I told her how depressed I'd been.

I told her how I hated myself.

I told her everything but how I really felt.

Diverting the conversation. Great job, me. Avoiding the real problem. That'll fix it.

And thankfully, I got the pity I expected from it.

She wanted to help.

The only best friend thing she'd done that school year. She wanted me to talk to our English teacher, who was also a licensed therapist.

I refused. One, because adults are scary. Two, I already have online therapy online. And three, she was half the reason I was depressed in the first place and I didn't want to agree with her.

But thank all the gods, she said I didn't have to.

And things were good.

But immediately after that golden age was what I like to call the partial cold shoulder.

She didn't fully ignore me. But she spent way more time with her other friends and ignored me whenever she talked to them.

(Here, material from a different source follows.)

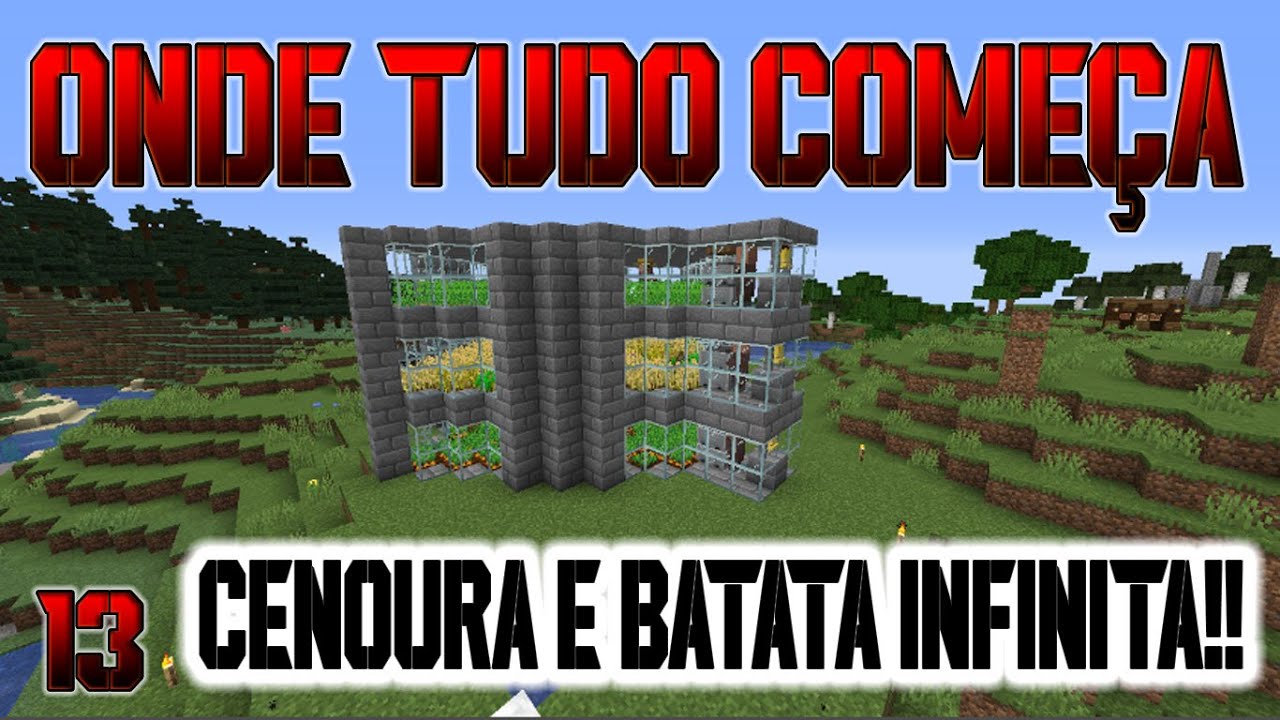 Farm de CENOURA E BATATA 100% AUTOMÁTICA - Minecraft Onde Tudo Começa ...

And as an introvert with social anxiety, I can sufficiently say that it felt like a slap to the face.

But I pushed forward. Continued to deal with my bitch of a PE teacher. Continued to keep up my grades. Continued to try and fail to please my Asian parents.

And now it's summer. I have months to be away from her. Months to think before I have to back to the cesspit that is high school.

Oh right, I skipped something. The fact that she hasn't replied to any of my messages and emails. You know the only time she replied? When I told her that I saw someone we knew from middle school at a community event.

Well guess what? I'm done. All villains have a villain arc, right? Well this is mine. She wants to think of me as her weirdo bestie with anger issues who only ties her down and keeps her from her other friends? Let her. Because next school year, I'm giving her a taste of her own medicine. And if she feels sad, asks me why I'm ignoring her, then I'll explain. I'll tell her. And I want to see the remorse on her face as she apologizes for being a crappy best friend.

And if she doesn't?

Well then, at least I have you guys.

You won't ignore me. Because you actually have common sense.

Call me evil for trying to retaliate against her, but I want revenge regardless.

Also, please don't hate on her too much. She's a genuinely kind person and still my best friend. She just handled this particular situation in the wrong way, and this is entirely my perspective and how I felt. I'll tell her all of this eventually, but for now, you guys get to know first.

I find it concerning that people online are more trustworthy than my best friend. Eh, oh well. Too late now.